Exercise directions => Copy out the entries that follow, exactly as written.

[[ Data supplied, beginning ]]

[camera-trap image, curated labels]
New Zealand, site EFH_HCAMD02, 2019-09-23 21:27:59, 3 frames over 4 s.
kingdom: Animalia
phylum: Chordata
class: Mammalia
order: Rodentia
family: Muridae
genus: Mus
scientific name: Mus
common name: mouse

[[ Data supplied, end ]]

Reply =>
[camera-trap image, curated labels]
New Zealand, site EFH_HCAMD02, 2019-09-23 21:27:59, 3 frames over 4 s.
kingdom: Animalia
phylum: Chordata
class: Mammalia
order: Rodentia
family: Muridae
genus: Mus
scientific name: Mus
common name: mouse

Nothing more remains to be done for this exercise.